Scott may never prove actual innocence for Hill, though he’s produced enough evidence to strongly suggest that Hill didn’t get a fair trial. Still, you don’t fight your way out of a Texas prison by being the kind who gives up easy. Scott made three trips to see Hill in prison, bringing a camera crew each time. Those visits drew the attention of the Robertson Unit’s warden, Ron Fox. Scott sat down with Fox, told him his story, and laid out the facts of Hill’s case. Moved by what he heard, Fox apologized to Scott for the hell the state had put him through and commended him for “turning bad into good.” He agreed to take a look at Hill’s inmate file and, if possible, put him forward for a parole board hearing. After decades in oblivion, Isaiah Hill suddenly had a profile.
Last spring, Hill, now 68, was transferred to a less-restrictive prison, the Mark Stiles Unit, near Beaumont. Scott called over to the warden there, repeated Hill’s story to a senior staffer, and later informed her that he’d found Hill a bed at a medical halfway house. By the summer, Hill’s status had been upgraded: He was scheduled to meet the parole board in December.
On my last visit to Texas, I drove two hours to see Hill. He is a short, bald man bent forward at the waist, someone who looks like he has spent decades with his hands chained before him. Hill is still ravaged by his rape and kept raising it every few minutes. Each time he did so, he shook with sobs. “All I have is God, sir.
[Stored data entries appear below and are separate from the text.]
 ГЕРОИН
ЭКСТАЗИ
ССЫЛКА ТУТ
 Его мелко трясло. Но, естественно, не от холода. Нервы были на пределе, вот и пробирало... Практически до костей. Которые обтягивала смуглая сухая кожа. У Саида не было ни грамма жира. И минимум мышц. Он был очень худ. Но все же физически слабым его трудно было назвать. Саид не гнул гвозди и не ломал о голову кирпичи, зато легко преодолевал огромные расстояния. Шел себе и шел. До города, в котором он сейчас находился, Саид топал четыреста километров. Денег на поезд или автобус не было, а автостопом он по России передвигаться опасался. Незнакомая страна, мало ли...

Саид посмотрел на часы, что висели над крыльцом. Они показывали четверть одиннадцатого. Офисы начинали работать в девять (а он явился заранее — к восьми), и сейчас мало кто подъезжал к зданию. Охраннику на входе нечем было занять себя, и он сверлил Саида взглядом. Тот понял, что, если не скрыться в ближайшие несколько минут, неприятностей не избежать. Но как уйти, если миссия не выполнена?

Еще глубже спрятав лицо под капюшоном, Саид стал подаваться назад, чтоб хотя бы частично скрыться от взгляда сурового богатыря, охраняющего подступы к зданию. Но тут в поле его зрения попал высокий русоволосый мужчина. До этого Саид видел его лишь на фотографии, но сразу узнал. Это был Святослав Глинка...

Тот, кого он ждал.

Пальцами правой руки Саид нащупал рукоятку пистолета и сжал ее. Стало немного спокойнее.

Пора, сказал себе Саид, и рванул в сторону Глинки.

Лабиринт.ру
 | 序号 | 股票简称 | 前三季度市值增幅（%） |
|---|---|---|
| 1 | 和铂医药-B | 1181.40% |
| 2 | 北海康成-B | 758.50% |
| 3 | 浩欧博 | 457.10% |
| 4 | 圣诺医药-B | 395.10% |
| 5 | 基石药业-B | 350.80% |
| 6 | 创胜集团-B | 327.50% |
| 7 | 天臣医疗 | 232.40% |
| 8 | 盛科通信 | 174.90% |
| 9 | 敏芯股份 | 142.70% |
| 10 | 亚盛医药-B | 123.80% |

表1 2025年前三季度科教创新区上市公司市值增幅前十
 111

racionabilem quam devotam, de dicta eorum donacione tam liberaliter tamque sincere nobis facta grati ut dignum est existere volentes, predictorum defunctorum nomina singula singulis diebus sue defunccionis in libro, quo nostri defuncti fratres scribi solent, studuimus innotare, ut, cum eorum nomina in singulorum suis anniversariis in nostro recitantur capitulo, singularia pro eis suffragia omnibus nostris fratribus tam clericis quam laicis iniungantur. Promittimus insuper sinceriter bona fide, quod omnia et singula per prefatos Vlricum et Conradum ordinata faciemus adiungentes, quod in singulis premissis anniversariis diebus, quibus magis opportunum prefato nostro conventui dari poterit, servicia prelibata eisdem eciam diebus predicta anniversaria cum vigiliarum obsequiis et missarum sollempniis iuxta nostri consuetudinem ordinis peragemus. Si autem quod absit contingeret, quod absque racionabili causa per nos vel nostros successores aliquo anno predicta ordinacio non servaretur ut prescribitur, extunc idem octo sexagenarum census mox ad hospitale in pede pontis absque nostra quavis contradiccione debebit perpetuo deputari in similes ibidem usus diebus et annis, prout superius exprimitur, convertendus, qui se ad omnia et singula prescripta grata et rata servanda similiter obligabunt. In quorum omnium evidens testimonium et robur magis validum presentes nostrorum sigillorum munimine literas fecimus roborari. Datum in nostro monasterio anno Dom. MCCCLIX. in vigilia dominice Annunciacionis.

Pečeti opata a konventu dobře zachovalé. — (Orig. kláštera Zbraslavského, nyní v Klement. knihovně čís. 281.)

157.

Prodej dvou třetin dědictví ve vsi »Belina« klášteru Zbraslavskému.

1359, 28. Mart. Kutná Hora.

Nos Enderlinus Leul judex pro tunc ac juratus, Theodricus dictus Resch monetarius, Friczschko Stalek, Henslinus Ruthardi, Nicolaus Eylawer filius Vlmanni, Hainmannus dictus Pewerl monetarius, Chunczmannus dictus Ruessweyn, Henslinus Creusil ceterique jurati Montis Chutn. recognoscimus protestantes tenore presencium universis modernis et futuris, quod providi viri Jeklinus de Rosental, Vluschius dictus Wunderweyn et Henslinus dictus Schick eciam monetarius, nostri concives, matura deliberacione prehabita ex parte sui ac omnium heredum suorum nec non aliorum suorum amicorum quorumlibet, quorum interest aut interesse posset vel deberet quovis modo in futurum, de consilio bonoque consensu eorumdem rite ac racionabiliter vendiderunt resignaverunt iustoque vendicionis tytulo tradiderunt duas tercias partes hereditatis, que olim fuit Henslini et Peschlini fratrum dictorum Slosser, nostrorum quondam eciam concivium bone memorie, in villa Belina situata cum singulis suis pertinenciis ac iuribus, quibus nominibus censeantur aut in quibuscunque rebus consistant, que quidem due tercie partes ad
I keep asking him to help me, ’cause I can’t carry this load!”
I assured him that many people were trying to help, and that a place had been arranged for him, pending release, at a halfway house in Dallas. He brightened at the news and wept again that an angel, Chris Scott, had been sent his way. Asked what he wished for if he made parole, he thought about it, wet-eyed, and said, “A friend.” A friend? “Yeah, a nice Christian lady to be my wife and teach me how to read and write. It’s so lonely when you’re all alone in your mind. And my mind is real messed up, mister.”